Experience
Construction & Property
The construction industry is often the budgie in the coal mine for the broader economy due to the longer-term nature of construction and development projects.
Different service segments within the construction industry are then impacted at different times depending on where they sit on the construction path.
In the past 12 months we have started to see a number of failures across the construction industry including Built whose parent withdrew from the Australian market. We are likely to see further reductions in capacity as global construction giants focus their balance sheet capacity on more profitable markets with greater margins.
Key Challenges
- Rising crude oil and electricity prices have negatively affected both construction inputs and required energy supplies. As a result, firms that have struggled with rising expenses have collapsed, with flow-on effects hindering many related upstream and downstream industries such as construction suppliers and real estate agents.
- Building construction industries are forecast to continue declining over the short-term. revenue in the building subdivision is forecast to decline sharply over the short-term due to the absence of stimulus from the HomeBuilder subsidy, and despite mortgage interest rates remaining low by historical standards.

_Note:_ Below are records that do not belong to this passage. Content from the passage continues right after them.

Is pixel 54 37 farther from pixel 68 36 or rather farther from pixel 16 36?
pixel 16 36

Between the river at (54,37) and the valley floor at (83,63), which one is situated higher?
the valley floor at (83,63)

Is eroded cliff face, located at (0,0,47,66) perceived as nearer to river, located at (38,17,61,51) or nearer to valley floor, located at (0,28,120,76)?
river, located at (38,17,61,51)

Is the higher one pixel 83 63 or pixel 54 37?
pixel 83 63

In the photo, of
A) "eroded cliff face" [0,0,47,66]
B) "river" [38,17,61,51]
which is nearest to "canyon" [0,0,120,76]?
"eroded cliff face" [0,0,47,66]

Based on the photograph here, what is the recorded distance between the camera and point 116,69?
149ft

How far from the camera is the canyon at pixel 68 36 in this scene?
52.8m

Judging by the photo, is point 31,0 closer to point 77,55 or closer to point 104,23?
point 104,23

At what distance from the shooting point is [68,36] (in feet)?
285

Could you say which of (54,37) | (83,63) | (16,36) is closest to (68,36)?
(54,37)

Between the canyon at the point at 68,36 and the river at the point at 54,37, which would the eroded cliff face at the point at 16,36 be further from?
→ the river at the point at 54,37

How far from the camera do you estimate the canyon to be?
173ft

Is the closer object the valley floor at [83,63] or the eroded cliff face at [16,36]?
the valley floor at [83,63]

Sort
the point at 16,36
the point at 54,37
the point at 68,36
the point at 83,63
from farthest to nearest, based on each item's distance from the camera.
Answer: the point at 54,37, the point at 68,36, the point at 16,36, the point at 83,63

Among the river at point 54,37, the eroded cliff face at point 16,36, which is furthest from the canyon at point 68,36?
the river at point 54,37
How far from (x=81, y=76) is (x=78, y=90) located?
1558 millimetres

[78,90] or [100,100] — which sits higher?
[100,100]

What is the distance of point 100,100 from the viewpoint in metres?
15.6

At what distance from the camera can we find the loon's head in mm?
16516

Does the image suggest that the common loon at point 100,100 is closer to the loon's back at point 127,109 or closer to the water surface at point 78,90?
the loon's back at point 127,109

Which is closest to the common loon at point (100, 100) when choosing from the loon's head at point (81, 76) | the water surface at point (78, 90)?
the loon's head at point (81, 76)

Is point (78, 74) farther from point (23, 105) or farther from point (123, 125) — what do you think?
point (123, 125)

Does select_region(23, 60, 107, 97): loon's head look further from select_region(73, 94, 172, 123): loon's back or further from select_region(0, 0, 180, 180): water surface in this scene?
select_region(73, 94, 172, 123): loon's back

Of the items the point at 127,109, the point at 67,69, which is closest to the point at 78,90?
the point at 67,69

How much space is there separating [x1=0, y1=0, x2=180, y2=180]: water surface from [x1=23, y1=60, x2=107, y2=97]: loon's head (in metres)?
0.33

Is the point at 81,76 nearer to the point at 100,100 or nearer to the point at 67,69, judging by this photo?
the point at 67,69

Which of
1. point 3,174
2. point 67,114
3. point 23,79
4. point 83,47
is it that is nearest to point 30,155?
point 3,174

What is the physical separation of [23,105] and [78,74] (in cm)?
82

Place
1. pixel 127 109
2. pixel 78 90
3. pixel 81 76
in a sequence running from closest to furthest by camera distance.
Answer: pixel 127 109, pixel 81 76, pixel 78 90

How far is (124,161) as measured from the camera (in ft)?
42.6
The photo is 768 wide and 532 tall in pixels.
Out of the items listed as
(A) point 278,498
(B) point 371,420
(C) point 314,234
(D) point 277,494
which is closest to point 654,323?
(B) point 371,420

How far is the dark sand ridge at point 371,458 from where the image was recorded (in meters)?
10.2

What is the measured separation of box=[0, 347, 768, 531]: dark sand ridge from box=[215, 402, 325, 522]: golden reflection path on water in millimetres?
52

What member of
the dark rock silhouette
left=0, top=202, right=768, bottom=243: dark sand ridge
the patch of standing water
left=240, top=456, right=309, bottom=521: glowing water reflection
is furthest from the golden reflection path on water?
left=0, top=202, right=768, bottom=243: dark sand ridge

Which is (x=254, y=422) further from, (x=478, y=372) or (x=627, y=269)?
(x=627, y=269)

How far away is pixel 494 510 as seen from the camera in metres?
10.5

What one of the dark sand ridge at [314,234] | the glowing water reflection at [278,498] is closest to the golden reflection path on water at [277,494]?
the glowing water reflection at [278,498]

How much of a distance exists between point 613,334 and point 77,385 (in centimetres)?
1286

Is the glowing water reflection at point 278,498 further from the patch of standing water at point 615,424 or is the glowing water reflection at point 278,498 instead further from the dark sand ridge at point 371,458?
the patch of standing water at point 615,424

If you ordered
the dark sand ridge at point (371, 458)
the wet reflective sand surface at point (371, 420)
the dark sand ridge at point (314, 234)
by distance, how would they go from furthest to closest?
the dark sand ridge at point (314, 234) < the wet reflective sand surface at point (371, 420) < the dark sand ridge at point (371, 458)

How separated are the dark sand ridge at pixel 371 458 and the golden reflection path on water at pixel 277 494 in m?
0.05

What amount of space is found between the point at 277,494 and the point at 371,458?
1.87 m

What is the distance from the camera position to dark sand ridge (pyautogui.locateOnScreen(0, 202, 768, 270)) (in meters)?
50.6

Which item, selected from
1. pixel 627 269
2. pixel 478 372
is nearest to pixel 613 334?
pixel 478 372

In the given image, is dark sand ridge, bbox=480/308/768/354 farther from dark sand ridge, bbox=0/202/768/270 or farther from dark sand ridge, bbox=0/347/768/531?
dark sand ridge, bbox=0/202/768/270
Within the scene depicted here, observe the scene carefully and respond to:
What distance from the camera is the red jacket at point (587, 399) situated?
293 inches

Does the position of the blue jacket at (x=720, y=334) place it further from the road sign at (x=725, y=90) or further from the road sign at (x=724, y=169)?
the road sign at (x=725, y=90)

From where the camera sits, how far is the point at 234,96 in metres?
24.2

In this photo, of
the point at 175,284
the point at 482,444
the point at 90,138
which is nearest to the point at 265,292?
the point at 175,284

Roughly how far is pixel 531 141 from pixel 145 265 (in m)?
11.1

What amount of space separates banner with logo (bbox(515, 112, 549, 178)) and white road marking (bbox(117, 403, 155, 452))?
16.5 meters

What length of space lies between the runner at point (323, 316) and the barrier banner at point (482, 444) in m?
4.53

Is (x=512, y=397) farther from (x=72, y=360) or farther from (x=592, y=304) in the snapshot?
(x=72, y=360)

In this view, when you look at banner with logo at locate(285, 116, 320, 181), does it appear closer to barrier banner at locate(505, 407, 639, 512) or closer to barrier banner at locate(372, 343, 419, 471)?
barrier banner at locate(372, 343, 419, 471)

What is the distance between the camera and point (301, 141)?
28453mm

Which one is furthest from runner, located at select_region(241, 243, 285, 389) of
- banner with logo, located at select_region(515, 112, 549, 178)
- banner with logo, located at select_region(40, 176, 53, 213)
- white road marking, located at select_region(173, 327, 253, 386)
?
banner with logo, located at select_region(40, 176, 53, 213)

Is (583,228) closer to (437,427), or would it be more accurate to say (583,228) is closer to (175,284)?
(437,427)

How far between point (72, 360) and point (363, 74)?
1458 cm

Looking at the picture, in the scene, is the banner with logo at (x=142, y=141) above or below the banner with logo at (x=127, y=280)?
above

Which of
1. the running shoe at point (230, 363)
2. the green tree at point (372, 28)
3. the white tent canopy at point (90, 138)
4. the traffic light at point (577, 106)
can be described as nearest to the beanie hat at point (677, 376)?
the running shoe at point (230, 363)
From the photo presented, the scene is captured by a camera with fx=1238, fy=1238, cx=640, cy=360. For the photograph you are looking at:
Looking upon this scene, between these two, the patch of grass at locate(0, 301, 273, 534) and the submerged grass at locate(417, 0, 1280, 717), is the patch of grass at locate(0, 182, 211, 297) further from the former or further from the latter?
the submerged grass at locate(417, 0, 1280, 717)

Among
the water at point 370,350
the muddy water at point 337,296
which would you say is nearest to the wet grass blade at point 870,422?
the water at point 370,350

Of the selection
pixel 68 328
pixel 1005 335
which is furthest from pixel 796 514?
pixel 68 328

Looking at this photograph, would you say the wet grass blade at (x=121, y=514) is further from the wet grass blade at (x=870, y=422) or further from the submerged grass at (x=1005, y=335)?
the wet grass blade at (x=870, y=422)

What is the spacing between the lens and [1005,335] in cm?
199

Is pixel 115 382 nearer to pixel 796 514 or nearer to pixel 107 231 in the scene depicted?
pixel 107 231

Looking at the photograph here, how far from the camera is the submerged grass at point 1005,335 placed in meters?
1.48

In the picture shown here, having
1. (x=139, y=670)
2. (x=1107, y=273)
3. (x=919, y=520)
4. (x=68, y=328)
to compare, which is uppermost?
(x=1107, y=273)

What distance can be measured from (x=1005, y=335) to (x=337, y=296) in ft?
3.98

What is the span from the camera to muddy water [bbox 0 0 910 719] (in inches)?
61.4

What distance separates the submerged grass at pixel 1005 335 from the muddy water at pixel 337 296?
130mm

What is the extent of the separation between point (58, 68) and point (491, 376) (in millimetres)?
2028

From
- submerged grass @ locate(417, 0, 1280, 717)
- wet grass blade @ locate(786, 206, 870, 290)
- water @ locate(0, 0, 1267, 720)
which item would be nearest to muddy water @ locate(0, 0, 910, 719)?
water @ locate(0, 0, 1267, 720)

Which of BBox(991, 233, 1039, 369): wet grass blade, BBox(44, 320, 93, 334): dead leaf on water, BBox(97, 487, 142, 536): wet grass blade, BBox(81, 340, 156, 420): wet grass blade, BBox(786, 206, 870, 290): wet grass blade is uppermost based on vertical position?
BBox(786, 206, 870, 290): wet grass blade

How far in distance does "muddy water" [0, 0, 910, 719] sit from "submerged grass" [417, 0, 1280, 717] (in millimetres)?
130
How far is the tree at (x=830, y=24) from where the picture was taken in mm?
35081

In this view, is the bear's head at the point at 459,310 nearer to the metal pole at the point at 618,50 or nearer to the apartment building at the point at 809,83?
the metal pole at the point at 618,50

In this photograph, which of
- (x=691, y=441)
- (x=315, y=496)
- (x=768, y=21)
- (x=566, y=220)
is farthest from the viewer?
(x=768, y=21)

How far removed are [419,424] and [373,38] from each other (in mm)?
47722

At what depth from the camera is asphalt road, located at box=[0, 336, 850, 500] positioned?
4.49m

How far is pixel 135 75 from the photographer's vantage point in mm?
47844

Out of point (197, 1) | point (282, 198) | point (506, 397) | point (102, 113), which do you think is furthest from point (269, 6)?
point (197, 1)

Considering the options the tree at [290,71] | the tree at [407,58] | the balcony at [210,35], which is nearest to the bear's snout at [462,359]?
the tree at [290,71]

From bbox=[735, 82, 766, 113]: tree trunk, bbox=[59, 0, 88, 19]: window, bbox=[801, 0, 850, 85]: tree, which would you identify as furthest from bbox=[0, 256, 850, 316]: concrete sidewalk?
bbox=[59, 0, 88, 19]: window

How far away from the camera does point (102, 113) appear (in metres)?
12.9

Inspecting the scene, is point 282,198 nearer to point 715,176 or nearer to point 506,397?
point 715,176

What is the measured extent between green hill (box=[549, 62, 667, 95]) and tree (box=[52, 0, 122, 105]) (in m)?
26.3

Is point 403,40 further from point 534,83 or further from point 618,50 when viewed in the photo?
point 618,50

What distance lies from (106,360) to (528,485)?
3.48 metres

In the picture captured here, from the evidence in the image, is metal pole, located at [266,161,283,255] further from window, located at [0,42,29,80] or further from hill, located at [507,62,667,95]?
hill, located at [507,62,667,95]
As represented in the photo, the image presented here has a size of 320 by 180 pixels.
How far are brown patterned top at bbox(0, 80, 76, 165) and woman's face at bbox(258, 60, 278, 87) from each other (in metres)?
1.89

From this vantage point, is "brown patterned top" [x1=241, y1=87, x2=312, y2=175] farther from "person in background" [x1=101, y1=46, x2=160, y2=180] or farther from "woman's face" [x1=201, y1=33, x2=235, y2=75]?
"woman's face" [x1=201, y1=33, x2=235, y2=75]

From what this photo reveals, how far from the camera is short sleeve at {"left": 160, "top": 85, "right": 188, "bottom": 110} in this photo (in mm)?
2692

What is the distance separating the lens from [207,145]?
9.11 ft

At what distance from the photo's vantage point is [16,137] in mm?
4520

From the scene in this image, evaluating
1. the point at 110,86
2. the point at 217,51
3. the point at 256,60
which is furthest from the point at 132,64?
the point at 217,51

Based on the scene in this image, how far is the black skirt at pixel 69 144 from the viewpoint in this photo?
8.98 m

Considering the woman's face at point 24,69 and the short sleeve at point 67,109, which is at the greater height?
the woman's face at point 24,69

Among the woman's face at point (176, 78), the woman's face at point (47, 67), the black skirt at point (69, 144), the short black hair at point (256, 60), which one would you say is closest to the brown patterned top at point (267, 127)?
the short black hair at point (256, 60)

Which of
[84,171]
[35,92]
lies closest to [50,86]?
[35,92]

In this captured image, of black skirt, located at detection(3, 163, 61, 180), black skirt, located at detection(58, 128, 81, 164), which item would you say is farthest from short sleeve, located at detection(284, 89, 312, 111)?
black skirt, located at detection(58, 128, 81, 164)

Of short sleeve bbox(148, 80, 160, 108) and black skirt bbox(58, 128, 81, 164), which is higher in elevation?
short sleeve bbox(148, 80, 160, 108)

- Profitability is forecast to strengthen over the next 5 years, supported by modest improvements in demand from downstream building and infrastructure markets and a return to favourable conditions in many special construction trades.
- Employment and participation are forecast to grow steadily over the next 5 years, although some smaller building firms will likely exit.
- Revenue for the Heavy and Civil Engineering Construction segment is also forecast to strengthen over the next 5 years, due to continued record investment in transport infrastructure projects by State and Federal governments which is also putting pressure on demand and pricing in labour markets.
Our experience
Speed is imperative in dealing with restructuring and insolvency in the construction sector. Due to the shortage of experienced builders and labour shortages we have seen developers leaning in to support struggling operators.
This means that project by project profitability needs to be determined quickly, and then where funding is required negotiating this with the developer or finding an alternative builder to minimise damages claims.
Olvera has completed a number of restructuring and insolvency assignments across the construction sector over the past 12 months while maintain trading operations on site.